As healthcare is considered a matter of national and not EU competence, we encountered some initial difficulties in this unprecedented situation. However, we very quickly realised collectively that we are not living in a Gallic village holding out against the Covid-19 pandemic. We realised that only together can we mobilise our resources to confront this global health crisis. The repatriation of hundreds of thousands of stranded European citizens, the delivery of medical supplies or the admission of intensive care patients perfectly demonstrate these acts of European solidarity during times of crisis. Solidarity and helping our partners in need is a matter of course for Austria.
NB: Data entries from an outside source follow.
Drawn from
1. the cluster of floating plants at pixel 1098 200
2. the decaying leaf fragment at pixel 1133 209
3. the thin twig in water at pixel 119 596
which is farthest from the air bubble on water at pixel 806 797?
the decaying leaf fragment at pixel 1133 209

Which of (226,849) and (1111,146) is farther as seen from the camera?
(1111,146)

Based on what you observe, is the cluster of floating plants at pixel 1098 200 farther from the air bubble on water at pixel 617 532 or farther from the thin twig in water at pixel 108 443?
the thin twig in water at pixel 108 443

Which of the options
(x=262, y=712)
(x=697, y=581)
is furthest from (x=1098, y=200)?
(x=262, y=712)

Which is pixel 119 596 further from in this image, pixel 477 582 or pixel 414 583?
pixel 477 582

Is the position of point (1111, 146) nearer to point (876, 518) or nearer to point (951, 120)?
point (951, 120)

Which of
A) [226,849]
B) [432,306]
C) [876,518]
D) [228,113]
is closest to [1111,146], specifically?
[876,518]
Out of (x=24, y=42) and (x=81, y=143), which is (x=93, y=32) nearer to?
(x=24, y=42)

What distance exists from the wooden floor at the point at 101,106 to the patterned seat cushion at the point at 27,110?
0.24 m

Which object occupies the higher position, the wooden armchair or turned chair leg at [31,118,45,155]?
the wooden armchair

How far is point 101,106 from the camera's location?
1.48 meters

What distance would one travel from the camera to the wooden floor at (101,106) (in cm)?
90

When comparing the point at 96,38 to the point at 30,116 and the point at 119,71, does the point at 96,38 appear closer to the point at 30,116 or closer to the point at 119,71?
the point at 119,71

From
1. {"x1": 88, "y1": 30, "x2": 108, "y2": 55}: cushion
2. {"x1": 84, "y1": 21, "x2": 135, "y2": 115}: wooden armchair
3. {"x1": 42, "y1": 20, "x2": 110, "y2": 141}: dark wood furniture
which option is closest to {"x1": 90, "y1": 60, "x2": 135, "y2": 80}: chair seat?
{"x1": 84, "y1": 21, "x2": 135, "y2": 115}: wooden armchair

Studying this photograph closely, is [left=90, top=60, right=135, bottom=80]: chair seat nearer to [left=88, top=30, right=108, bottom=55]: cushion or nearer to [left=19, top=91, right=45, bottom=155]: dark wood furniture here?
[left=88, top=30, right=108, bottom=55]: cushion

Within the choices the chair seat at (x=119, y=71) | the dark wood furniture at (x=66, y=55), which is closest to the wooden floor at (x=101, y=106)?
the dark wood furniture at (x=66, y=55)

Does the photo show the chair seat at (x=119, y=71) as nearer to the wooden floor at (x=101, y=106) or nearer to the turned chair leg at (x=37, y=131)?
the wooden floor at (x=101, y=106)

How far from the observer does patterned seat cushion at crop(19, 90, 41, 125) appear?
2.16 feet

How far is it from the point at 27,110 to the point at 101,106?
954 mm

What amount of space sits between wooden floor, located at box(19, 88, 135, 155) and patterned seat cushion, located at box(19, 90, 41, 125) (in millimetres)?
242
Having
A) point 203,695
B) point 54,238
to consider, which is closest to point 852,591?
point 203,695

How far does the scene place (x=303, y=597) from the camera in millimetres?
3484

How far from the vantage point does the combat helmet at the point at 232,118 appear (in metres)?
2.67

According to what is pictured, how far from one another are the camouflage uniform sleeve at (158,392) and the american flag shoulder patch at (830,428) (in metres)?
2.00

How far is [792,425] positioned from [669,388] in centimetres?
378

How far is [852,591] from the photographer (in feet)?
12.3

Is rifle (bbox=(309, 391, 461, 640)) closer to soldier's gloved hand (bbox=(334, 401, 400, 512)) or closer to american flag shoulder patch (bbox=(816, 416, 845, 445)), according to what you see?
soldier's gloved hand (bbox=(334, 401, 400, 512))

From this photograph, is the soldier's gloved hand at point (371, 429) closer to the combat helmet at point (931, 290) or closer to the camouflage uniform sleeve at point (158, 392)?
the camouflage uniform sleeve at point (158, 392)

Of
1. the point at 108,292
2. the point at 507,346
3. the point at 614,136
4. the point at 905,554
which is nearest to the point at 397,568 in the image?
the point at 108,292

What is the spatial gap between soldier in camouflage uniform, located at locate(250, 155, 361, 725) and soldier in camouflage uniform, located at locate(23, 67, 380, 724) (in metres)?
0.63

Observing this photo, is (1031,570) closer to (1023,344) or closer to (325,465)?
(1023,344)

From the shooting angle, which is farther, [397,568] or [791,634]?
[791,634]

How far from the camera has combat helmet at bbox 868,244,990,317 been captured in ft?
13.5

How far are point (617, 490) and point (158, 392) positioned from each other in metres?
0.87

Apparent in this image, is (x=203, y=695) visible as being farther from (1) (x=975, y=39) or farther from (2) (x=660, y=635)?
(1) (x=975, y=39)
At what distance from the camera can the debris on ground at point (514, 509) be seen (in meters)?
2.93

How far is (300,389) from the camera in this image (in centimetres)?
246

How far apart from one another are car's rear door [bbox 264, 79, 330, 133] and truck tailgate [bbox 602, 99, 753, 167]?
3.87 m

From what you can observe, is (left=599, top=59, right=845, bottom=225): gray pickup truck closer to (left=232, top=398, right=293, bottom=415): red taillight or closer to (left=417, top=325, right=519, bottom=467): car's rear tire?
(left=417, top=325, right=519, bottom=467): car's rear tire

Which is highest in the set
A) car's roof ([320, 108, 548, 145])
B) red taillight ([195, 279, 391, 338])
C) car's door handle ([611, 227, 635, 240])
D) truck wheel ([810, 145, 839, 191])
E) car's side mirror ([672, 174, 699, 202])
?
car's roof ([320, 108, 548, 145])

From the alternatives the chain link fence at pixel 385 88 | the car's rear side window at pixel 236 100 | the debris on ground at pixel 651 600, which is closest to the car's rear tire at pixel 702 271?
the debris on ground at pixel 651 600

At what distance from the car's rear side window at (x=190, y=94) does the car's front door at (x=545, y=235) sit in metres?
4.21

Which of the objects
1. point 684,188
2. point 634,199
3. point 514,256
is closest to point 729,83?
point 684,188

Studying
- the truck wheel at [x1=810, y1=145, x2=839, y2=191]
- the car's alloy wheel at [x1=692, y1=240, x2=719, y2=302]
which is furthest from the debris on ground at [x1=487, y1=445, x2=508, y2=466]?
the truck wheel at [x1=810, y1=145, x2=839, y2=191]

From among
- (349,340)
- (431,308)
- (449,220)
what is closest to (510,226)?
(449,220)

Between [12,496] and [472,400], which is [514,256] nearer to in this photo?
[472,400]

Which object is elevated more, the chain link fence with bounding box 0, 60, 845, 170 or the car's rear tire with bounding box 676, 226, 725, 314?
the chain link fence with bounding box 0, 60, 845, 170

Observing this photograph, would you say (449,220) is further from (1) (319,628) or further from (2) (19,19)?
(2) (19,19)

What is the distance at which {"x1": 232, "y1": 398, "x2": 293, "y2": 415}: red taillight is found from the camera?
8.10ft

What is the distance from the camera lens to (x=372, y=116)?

The EU has also shown enormous support for Serbia and the countries of the Western Balkans: 93 million euros for Serbia in order to cope with the pandemic and its consequences. Overall, the EU supports the region with 3.3 billion euros. The EU certainly passed the test of solidarity.

The government in Rome stated in June that Austria’s decision not to allow the opening of borders between the two countries was discriminatory. How would you comment on that?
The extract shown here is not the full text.